Today’s initial agreement between DHBs and the PSA on pay equity for clerical and administration staff is an important step toward better, fairer pay for this crucial and largely female workforce, Health Minister Andrew Little says.
If ratified, the agreement between the Public Service Association and the country’s 20 District Health Boards provides for an immediate pay lift of up to $2500 per annum for thousands of women and some men working in the sector. Detailed work in coming months will result in further pay increases for many.
“The Labour Government is actively committed to advancing pay equity – better and fairer pay for workforces largely made up of women,” Andrew Little says.
“The DHB clerical and administration workforce makes an important contribution to provision of health services to New Zealanders. It’s unacceptable their work has been undervalued for so long simply because it was predominantly performed by women.
“I acknowledge the considerable effort by the PSA and its members and the DHBs to reach the point where we now have a plan to address this unfairness. I wish the DHB workers covered by this pay equity claim well as they consider this agreement,” Andrew Little said.
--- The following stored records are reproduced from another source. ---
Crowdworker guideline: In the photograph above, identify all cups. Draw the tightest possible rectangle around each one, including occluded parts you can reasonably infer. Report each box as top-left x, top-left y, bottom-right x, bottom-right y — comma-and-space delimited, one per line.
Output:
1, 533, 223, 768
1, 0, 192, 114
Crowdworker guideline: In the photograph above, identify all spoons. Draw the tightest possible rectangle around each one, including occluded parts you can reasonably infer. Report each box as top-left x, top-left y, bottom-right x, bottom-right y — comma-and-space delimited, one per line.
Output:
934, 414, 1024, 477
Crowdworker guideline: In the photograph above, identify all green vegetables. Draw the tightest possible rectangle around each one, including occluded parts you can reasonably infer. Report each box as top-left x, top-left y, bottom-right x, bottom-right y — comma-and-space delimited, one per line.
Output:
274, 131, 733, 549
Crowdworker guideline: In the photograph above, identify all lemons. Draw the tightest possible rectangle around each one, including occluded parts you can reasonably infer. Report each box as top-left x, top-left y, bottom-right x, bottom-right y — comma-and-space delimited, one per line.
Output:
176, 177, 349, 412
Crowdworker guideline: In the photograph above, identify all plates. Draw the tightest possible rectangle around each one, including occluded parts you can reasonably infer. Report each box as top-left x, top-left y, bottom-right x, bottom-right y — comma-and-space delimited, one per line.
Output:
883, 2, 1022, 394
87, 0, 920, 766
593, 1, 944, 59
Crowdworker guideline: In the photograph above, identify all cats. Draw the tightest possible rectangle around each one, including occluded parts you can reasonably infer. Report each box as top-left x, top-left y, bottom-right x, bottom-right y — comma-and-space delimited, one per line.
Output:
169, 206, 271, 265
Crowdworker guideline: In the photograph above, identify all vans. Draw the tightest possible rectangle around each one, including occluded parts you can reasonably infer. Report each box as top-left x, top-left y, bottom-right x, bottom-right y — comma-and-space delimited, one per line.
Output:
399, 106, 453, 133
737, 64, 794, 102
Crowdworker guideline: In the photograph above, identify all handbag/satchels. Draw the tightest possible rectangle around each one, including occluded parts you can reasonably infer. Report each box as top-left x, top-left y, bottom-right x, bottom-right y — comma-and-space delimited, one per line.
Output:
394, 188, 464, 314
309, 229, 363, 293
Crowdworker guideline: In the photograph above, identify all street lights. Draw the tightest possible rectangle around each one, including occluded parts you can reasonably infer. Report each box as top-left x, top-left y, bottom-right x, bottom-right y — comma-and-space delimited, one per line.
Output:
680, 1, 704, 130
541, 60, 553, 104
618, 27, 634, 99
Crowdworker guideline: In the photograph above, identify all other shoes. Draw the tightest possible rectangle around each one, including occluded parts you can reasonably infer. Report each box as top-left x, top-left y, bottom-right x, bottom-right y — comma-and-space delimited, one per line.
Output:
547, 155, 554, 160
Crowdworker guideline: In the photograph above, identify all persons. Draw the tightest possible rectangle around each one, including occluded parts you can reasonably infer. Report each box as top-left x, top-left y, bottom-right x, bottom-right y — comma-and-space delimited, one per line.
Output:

Jan Tinetti says pay equity settlements benefit people who have been underpaid due to systemic sex-based discrimination, and those around them.
“Achieving pay equity and putting more money in the hands of the lowest paid workers has a significant positive impact on their lives, and is likely to have flow-on benefits to their whanau and the wider community,” Jan Tinetti says.
Today’s announcement is the latest milestone in the Government’s work toward achieving pay equity such as updating the Equal Pay Act to address the gender pay gap.
This work also includes record pay settlements for a number of female dominated workforces such as the $173m pay settlement for mental health and addiction support workers.
“We still have more to do,” says Jan Tinetti.
“That’s why Labour has pledged to make it easier for women to gain pay equity in their organisation or across their industry through increased transparency on pay rates.
“Secrecy around pay rates has not served women well in getting fair deals,” Jan Tinetti said.